* _What the task requires_
Reproduce the lines below word for word, omitting the pictures.

* _Record set_
──────────
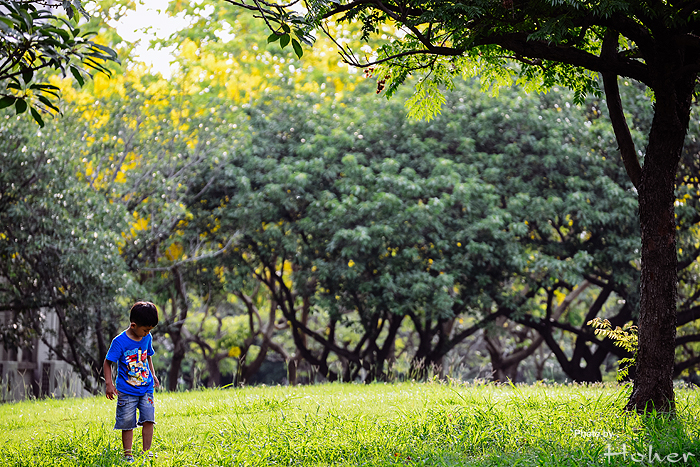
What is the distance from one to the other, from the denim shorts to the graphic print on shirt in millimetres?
116

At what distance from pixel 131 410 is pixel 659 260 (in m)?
4.39

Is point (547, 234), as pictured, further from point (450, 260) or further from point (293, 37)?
point (293, 37)

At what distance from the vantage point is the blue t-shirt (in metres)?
4.81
──────────
* _Reply_
What is the distance from one to the other, from the denim shorts to the graphic print on shirt in millimetres?
116

At what distance from pixel 131 410 is pixel 659 260 (in m)?
4.39

Is point (547, 234), as pictured, further from point (450, 260) or further from point (293, 37)?
point (293, 37)

At what distance from the vantage point is the blue t-shirt (in metres)?
4.81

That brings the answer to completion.